The Journey




Showing us what might have been the way in which peace in Northern Ireland was secured in 2006.

Journey, The

Colm Meaney and Timothy Spall


Taking a title that has been used before, Nick Hamm's new film The Journey is about the Rev. Ian Paisley and Martin McGuinness and the desperate hope that these two men with their utterly opposed views might nevertheless find sufficient common ground to foster peace in Northern Ireland. The year was 2006 and Scotland the location for their talks which, to the dismay of Tony Blair, appeared likely to break up in failure.


In this fanciful telling by Colin Bateman, the situation was only saved through a desperate strategy that chance brought into play. Bad weather closed Glasgow airport but Paisley, then 81, was determined to get a flight to bring him back to Belfast in order to celebrate his fiftieth wedding anniversary. To do this he was driven to Edinburgh airport instead and the journey found him sharing a car with McGuinness. The authorities saw it as a last opportunity for the two men to find common ground which would only be possible if the Sinn Fein politician and former IRA man McGuinness could break through Paisley’s disdain. That would be anything but easy because the leader of the Democratic Unionists was a staunchly religious extremist filled with hatred of those who had caused so many deaths of innocent people.


Despite the figures involved in the background (Toby Stephens as Blair, John Hurt as Harry Patterson of MI5 and Catherine McCormack vaguely assisting), The Journey is almost a two-hander with an extra role for the car’s driver (Freddie Highmore). Back in 2013 Locke transformed one man’s car ride into brilliant cinema, but Hamm’s work here, competent though it is, can’t prevent one from feeling that this kind of imagined drama about how two real-life figures might have engaged with one another has its usual, more natural home on the stage or else on TV. Bateman’s writing style doesn’t always hide the artifice, but it does allow for a conversation that touches tellingly on Northern Ireland’s tragic history through references to Bloody Sunday, Bobby Sands and the like.

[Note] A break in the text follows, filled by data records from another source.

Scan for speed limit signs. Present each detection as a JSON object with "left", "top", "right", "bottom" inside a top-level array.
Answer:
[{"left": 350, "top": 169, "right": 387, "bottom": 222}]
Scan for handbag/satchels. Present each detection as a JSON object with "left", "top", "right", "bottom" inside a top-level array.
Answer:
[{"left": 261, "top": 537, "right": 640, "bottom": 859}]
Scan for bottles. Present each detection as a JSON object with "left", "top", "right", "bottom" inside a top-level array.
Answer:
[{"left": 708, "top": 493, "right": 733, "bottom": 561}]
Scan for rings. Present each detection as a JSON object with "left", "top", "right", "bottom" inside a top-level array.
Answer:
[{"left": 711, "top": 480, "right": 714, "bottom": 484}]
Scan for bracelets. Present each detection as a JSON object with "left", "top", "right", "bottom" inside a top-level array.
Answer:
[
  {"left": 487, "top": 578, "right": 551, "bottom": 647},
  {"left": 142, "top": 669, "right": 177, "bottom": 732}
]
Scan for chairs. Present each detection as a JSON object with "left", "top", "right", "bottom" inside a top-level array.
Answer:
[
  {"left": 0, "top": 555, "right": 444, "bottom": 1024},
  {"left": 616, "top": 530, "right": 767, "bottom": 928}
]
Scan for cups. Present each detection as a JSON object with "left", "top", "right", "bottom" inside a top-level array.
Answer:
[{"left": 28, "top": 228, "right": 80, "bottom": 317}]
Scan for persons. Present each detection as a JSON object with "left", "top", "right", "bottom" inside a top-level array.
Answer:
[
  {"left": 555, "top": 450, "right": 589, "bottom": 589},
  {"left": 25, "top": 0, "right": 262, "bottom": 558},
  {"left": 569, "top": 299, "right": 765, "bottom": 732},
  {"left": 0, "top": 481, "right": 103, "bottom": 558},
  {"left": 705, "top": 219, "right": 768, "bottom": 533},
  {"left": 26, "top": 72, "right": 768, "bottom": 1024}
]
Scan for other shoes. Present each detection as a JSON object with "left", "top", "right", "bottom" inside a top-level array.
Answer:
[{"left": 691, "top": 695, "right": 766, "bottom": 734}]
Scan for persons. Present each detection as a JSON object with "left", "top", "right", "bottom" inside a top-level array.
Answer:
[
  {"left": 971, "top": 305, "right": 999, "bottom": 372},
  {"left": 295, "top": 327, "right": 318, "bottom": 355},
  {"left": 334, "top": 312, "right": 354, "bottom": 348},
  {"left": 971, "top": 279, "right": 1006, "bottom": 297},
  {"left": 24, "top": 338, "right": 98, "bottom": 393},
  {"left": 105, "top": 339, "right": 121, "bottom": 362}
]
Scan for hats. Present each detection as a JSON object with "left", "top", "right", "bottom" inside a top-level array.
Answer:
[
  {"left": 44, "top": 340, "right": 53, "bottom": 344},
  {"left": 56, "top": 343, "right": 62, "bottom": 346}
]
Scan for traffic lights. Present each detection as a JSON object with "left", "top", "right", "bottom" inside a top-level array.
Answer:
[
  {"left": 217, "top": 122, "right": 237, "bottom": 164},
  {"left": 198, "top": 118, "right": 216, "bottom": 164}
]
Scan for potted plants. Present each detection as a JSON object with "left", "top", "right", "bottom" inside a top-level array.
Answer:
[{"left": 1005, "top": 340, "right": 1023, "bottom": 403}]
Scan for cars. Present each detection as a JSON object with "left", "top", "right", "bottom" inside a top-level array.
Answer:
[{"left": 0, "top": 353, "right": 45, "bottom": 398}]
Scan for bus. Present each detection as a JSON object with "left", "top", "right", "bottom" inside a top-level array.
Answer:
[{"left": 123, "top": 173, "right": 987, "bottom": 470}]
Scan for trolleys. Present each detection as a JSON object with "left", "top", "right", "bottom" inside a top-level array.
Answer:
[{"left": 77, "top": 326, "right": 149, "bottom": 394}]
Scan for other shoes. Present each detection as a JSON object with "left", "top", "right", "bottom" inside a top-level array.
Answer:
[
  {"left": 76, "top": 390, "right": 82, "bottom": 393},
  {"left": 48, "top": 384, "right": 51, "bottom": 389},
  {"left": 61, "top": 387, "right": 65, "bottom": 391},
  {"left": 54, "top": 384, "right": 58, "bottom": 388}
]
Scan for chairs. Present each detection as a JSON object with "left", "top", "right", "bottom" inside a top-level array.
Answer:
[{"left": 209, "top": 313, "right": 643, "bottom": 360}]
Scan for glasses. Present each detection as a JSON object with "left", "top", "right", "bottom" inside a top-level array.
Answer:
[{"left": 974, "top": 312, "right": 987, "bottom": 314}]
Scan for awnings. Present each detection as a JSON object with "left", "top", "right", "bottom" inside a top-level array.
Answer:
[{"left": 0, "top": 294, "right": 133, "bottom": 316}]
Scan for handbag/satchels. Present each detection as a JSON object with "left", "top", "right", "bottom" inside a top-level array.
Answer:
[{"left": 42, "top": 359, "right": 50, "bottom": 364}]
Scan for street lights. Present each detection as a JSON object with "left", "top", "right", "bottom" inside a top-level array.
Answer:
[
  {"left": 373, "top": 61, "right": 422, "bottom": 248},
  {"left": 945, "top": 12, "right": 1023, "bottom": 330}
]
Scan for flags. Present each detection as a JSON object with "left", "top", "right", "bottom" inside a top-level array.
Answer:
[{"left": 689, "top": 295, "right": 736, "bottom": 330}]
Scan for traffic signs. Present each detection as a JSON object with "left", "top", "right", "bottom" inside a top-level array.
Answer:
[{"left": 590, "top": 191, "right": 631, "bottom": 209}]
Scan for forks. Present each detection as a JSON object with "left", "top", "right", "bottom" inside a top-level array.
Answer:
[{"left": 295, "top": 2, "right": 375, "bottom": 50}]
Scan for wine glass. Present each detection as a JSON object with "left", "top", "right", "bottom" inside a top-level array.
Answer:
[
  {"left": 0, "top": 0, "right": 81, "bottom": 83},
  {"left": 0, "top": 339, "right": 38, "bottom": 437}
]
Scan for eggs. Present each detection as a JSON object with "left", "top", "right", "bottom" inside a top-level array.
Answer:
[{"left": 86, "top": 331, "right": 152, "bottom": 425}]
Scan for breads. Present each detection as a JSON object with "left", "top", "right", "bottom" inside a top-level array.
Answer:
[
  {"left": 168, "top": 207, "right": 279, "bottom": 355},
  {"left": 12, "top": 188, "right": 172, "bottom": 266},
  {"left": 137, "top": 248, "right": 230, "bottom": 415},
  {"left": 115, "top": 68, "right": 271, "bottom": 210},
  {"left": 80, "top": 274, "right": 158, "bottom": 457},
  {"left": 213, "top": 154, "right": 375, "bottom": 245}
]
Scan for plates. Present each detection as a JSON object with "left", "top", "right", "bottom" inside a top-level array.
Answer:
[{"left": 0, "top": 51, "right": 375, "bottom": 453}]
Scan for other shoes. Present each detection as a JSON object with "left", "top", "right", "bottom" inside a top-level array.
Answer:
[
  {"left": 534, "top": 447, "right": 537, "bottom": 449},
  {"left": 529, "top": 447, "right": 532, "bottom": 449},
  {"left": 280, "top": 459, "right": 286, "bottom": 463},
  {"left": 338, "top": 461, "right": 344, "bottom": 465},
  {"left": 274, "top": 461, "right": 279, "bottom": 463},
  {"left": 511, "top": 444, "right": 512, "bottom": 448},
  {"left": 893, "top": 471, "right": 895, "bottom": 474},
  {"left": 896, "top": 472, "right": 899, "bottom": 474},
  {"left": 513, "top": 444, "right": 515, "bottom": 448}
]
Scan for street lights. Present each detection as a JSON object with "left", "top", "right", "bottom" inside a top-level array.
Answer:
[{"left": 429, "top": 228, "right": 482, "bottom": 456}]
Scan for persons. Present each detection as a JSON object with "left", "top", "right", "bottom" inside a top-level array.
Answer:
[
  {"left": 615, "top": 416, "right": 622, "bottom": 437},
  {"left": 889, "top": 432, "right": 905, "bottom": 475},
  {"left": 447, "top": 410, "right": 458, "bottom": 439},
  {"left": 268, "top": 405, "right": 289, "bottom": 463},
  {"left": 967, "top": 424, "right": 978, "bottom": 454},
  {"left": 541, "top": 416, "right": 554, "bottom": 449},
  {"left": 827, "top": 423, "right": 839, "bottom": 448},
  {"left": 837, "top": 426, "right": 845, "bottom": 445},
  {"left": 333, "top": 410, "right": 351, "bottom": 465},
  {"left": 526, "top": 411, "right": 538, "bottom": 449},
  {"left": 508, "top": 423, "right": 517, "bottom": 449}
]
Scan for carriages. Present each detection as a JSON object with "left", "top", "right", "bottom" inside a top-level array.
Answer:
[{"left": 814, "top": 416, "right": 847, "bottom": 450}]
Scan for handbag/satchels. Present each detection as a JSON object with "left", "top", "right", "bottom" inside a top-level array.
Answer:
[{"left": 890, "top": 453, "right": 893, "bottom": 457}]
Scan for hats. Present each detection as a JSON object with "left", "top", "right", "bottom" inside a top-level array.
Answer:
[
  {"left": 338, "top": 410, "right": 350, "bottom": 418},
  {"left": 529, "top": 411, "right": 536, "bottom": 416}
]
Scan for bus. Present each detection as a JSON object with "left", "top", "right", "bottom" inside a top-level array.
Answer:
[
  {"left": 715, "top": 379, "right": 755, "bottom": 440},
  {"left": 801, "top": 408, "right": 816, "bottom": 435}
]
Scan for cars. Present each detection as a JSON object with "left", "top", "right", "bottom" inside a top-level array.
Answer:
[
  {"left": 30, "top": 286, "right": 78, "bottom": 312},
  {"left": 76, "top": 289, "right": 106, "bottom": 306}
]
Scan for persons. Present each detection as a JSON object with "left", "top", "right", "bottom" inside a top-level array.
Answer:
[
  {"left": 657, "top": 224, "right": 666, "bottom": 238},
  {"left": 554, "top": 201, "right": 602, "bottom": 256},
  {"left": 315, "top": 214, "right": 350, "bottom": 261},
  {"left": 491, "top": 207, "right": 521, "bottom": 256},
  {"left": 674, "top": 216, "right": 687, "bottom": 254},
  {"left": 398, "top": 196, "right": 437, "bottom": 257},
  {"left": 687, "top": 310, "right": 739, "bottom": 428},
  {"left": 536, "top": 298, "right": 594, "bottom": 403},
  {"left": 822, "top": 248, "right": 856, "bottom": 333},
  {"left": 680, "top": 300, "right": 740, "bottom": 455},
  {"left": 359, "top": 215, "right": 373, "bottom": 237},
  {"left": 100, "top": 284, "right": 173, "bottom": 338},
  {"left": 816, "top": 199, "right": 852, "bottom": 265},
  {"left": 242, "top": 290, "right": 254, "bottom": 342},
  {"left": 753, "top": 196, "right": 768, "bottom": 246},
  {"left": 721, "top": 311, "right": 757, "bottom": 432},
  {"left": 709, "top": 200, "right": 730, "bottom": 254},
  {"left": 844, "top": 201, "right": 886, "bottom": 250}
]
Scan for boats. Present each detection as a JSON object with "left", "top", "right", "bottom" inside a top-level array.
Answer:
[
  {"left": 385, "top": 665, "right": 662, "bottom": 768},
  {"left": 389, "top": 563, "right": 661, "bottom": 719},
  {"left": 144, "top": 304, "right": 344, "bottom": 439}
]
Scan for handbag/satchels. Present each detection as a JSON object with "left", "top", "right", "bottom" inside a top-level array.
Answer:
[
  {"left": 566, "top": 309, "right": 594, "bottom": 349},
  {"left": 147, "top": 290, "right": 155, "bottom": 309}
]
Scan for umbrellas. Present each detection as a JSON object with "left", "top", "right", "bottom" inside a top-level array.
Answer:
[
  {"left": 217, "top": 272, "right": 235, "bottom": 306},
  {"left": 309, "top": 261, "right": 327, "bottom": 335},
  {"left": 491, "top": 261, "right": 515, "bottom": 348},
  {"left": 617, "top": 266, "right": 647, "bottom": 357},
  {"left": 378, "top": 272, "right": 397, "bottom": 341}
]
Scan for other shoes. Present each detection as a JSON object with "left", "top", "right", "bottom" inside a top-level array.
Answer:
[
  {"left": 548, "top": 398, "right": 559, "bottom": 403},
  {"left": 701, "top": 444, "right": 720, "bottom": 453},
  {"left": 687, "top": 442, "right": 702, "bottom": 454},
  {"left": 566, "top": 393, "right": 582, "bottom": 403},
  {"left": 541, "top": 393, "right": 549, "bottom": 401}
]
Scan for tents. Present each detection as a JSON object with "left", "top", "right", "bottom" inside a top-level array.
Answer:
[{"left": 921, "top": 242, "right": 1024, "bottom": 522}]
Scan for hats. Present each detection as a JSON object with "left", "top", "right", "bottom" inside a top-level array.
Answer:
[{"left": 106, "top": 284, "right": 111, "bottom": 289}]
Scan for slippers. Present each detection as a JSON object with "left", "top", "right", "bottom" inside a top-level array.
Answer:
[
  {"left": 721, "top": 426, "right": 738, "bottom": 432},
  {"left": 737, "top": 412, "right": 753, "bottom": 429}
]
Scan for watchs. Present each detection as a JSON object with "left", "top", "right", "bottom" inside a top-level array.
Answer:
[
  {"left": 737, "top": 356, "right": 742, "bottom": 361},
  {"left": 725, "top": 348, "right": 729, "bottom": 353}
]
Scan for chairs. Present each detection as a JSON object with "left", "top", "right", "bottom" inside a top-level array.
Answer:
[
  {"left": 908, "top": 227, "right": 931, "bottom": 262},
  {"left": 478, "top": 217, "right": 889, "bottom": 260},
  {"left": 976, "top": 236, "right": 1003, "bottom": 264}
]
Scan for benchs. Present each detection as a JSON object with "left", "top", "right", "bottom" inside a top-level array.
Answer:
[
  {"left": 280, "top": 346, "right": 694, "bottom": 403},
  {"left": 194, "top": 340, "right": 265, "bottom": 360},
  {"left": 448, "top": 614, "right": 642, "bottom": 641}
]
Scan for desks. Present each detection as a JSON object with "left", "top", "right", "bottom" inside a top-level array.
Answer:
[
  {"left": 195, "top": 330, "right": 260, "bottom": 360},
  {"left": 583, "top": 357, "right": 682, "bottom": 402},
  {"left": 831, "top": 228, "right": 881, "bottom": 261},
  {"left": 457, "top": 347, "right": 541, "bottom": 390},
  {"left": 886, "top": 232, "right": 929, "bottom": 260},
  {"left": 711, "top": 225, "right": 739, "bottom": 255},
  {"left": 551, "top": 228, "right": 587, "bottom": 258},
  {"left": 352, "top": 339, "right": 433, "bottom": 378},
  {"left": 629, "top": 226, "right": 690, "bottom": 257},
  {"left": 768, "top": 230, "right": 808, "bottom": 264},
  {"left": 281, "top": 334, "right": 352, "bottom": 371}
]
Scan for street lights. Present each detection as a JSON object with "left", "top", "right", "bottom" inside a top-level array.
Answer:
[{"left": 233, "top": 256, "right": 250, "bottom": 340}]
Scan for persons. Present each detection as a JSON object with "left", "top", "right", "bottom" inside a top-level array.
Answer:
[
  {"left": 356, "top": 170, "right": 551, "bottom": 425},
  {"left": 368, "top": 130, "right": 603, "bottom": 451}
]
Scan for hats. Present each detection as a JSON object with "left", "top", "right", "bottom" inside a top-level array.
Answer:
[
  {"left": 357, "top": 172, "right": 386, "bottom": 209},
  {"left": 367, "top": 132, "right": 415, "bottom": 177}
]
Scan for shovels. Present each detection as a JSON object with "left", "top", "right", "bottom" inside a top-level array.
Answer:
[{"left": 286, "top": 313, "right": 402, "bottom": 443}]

However the strongest appeal here lies in seeing Colm Meaney as McGuinness (playing on home ground it might be said) go head to head with Timothy Spall who adopts the necessary Irish accent and goes all out following his role in Denial for another striking character study. The film may never quite lose the sense of all this being a writer's contrivance, but these two actors, ably supported, do offer great value. Even so, it may seem apt that the film is quietly stolen from under them by a less showy portrayal in the background: once again we are reminded of the loss we have experienced through the recent death of John Hurt.




Cast: Timothy Spall, Colm Meaney, Freddie Highmore, John Hurt, Toby Stephens, Catherine McCormack, Ian McElhinney, Ian Beattie, Barry Ward, Daniel Portman.


Dir Nick Hamm, Pro Piers Tempest, Mark Huffam and Nick Hamm, Screenplay Colin Bateman, Ph Greg Gardiner, Pro Des David Craig, Ed Chris Gill, Music Stephen Warbeck, Costumes Susan Scott.


IM Global/Greenroom Entertainment/Tempo Production/Lipsync-SWEN Entertainment.
94 mins. USA/UK. 2016. Rel: 5 May 2017. Cert. 12A.